Düsseldorf Musik? Einfach nur Krach

Düsseldorf · Manche Menschen sind unfähig, Musik wahrzunehmen. Eine junge Sprachwissenschaftlerin erforscht diese Störung.

 Sprachwissenschaftlerin Jasmin Pfeifer ist mit ihrer Forschung über "Amusie" eine Pionierin auf dem Gebiet.

Sprachwissenschaftlerin Jasmin Pfeifer ist mit ihrer Forschung über "Amusie" eine Pionierin auf dem Gebiet.

Foto: HHU

Ihre Mutter ist hochmusikalisch, singt im Chor, hört ständig Mozart. Melanie nicht. In den Ohren der 15-Jährigen klingt Musik wie "das Scheppern eines Presslufthammers". Wenn ihre Freundinnen tanzen, sitzt sie am Rand, im Musikunterricht trifft sie keinen Ton, und die wöchentlichen Klavierstunden sind "der Horror". Völlig unmusikalisch. Aber jetzt weiß Melanie, dass mehr dahintersteckt. Dass sie an "Amusie" leidet, an der Unfähigkeit Musik wahrzunehmen. "Man muss sich diese Störung als eine Art Farbenblindheit fürs Gehör vorstellen", sagt Jasmin Pfeifer. Die Sprachwissenschaftlerin ist eine Pionierin, sie gilt als einzige, die an deutschen Unis zu diesem Thema forscht.

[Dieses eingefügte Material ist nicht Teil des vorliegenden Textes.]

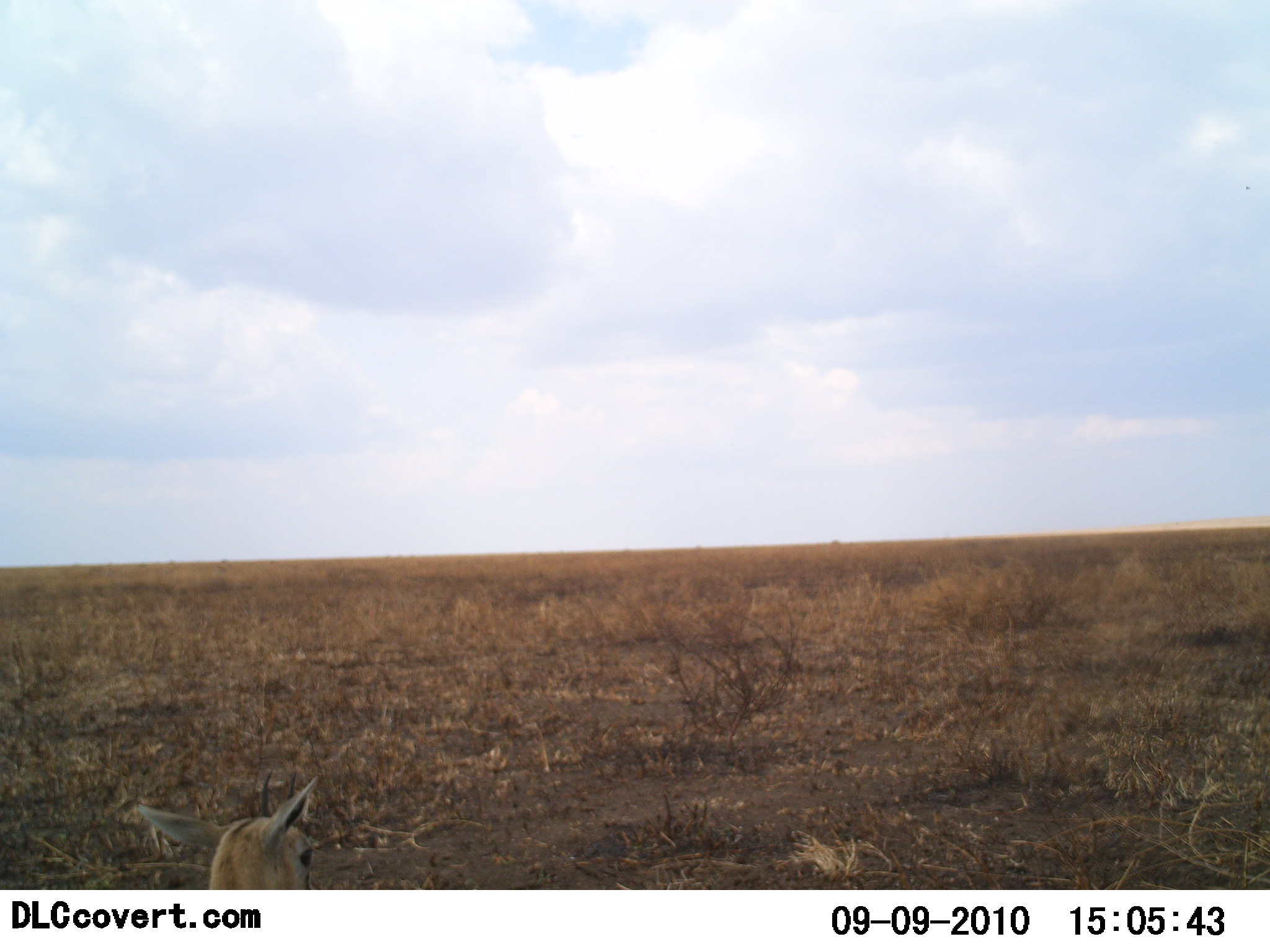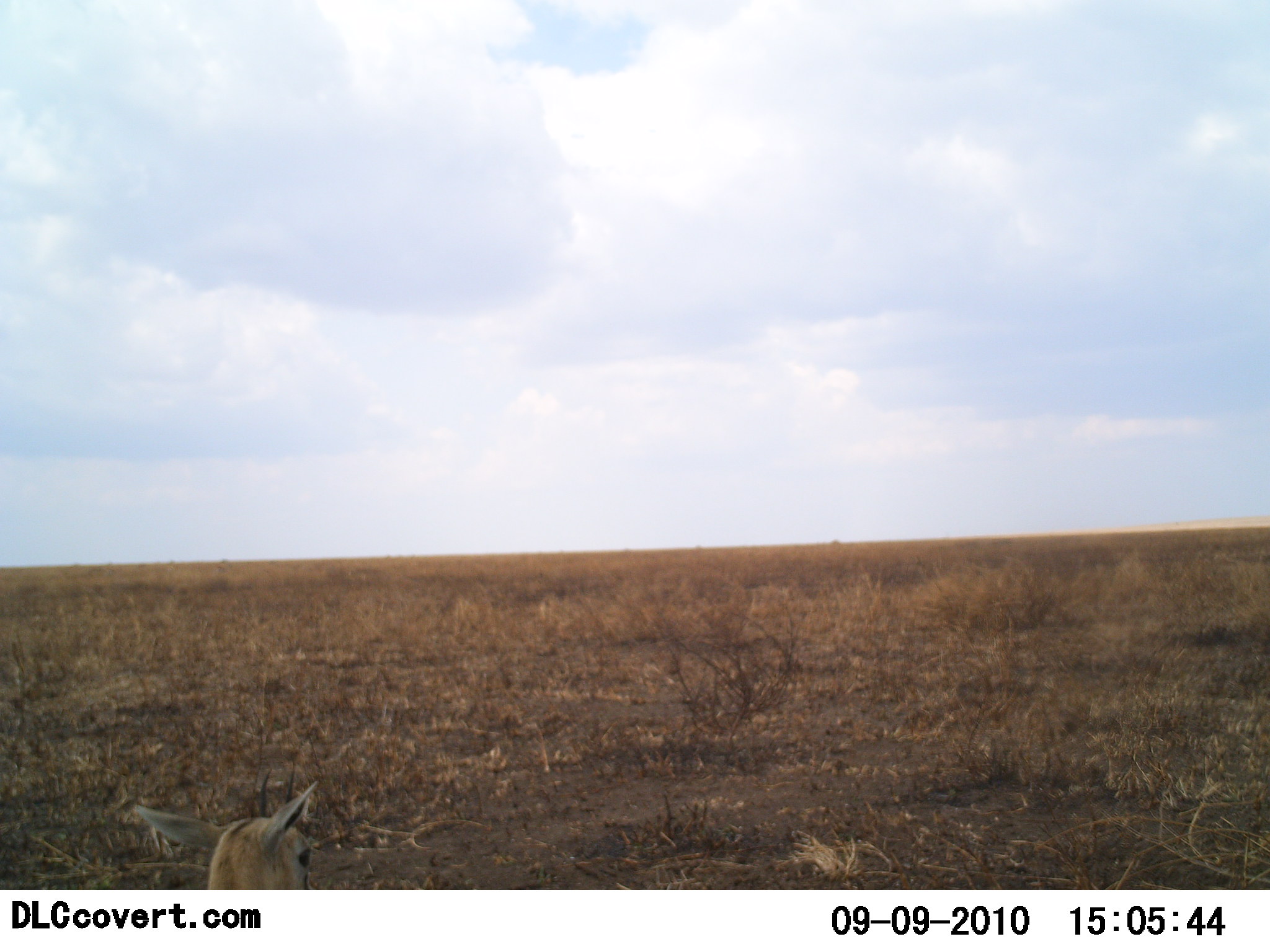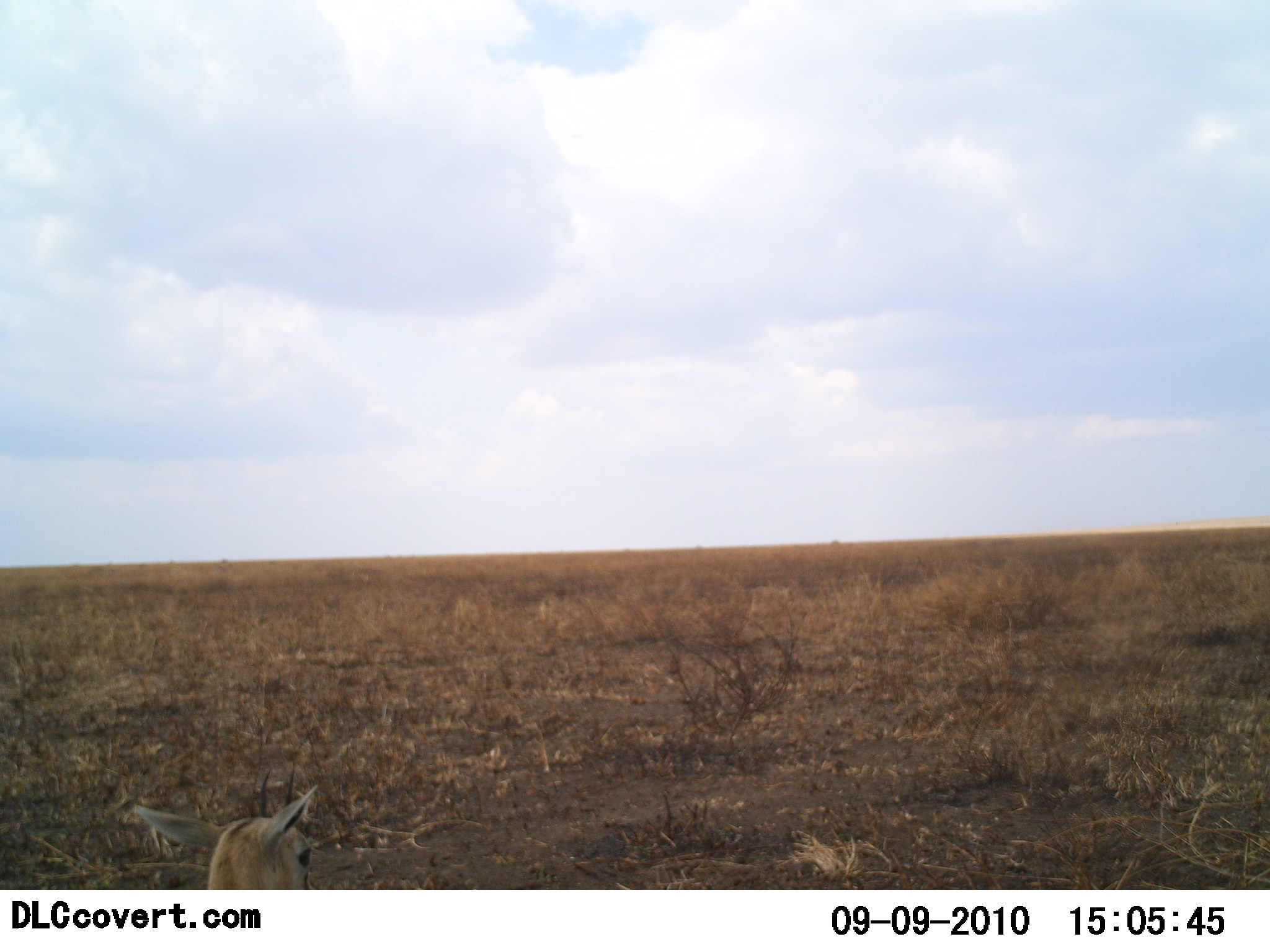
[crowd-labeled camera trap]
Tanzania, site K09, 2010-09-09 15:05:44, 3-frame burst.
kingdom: Animalia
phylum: Chordata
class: Mammalia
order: Artiodactyla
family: Bovidae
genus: Eudorcas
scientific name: Eudorcas thomsonii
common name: thomson's gazelle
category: gazellethomsons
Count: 1.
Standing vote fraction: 42%.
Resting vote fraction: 67%.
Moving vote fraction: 0%.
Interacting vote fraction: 0%.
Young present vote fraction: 0%.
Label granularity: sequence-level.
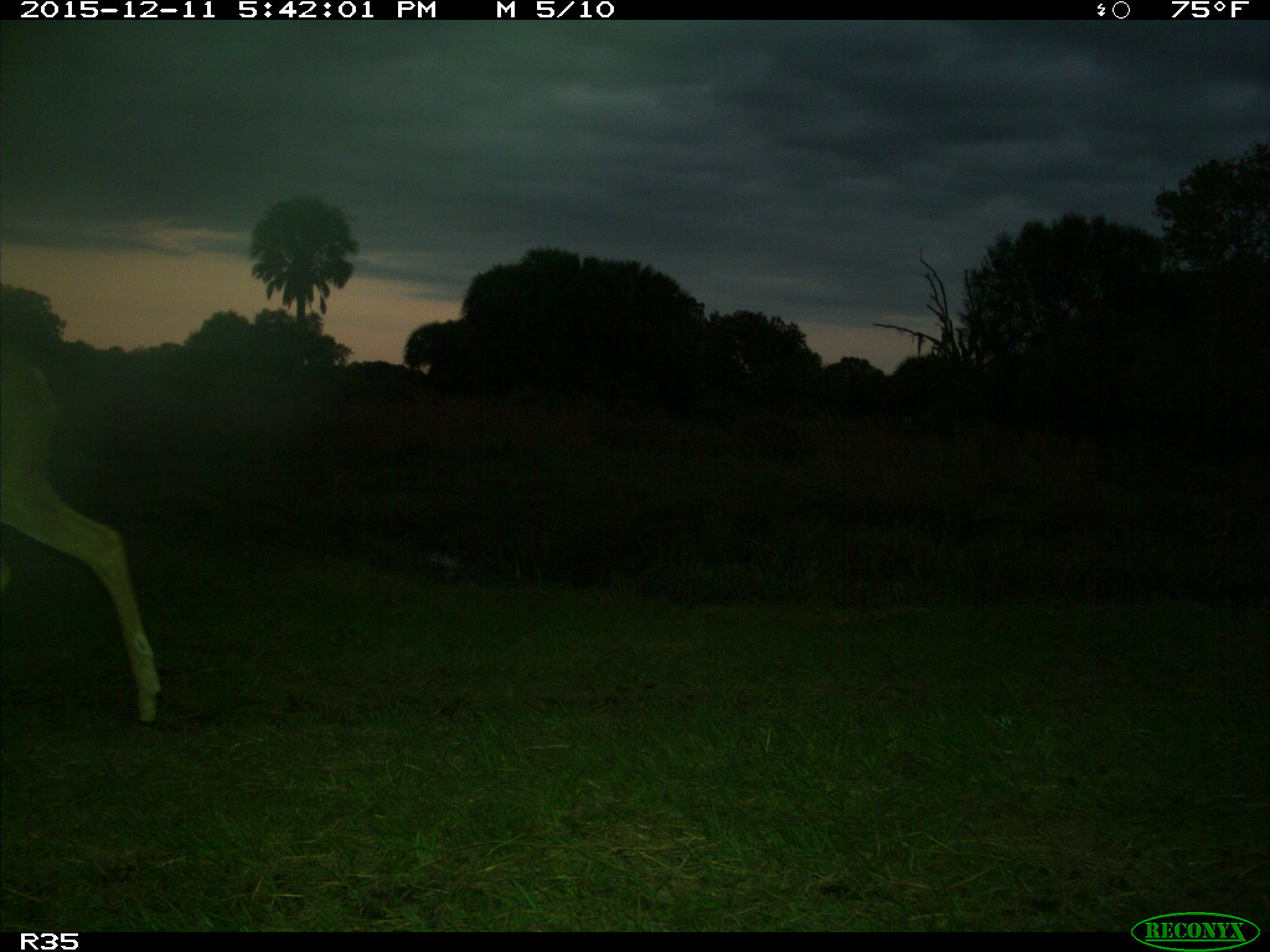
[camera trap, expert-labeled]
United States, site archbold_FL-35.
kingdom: Animalia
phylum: Chordata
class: Mammalia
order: Artiodactyla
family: Cervidae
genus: Odocoileus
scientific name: Odocoileus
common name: deer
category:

Die junge Wissenschaftlerin, die soeben ihre Doktorarbeit abschließt, hatte schon früh ein offenes Ohr für Amusie. Sie ist selbst betroffen von dieser Störung. Kennt deshalb genau das Gefühl, nicht dazu zu gehören, wenn sich zum Beispiel die Mitschüler über Lieblingssongs austauschen und verzückt einer Musik lauschen, während sie selbst ein Scheppern, "einfach nur Krach" hört. Als sie 2008 mit ihrer Forschung begann, existierten gerade mal fünf Publikationen zu dem Thema, ein doppelter Ansporn: "Das war echtes Neuland."

Es dauerte eine Weile, bis sie eine Gruppe von 30 Probanden zusammen hatte, bisherige Studien gehen davon aus, dass vier Prozent der Bevölkerung unter dieser Musiktaubheit leiden, "möglicherweise sind es noch weniger". Ihre Testgruppe hat Jasmin Pfeifer intensiv befragt: Wie wird Musik empfunden, was lösen Tonfolgen aus? "Bei manchen heftige Kopfschmerzen." Sie hat herausgefunden, dass sich die Unfähigkeit Musik wahrzunehmen, bei etlichen Menschen auch auf die Sprache auswirkt, "dass sie Rhythmus oder Satzmelodie zum Beispiel, wenn eine Frage gestellt wird, nicht erkennen".

Bei ihren künftigen Untersuchungen will die Wissenschaftlerin nachweisen, ob Amusie vererbt wird, "einiges spricht dafür". Auch Melanies Vater bezeichnet sich als "absolut unmusikalisch". Zusätzlich zu ihren Befragungen nutzt Jasmin Pfeifer auch technische Möglichkeiten und misst per EEG die Hirnströme. Diese Methode könnte einen Weg in die Zukunft weisen.

Bisher ist "Amusie" nicht therapierbar, eventuell gibt es irgendwann die Möglichkeit, durch Stimulierung bestimmter Hirnregionen den Defekt zu beheben. Doch das ist noch Zukunftsmusik. "Heute ist es für viele Betroffene schon ein großer Gewinn, überhaupt einen Grund für ihre Störung zu kennen", sagt sie. Die Wissenschaftlerin hört inzwischen sogar manchmal Musik, "aber nur mit Text". Auf den konzentriert sie sich, die Töne blendet sie dabei einfach aus.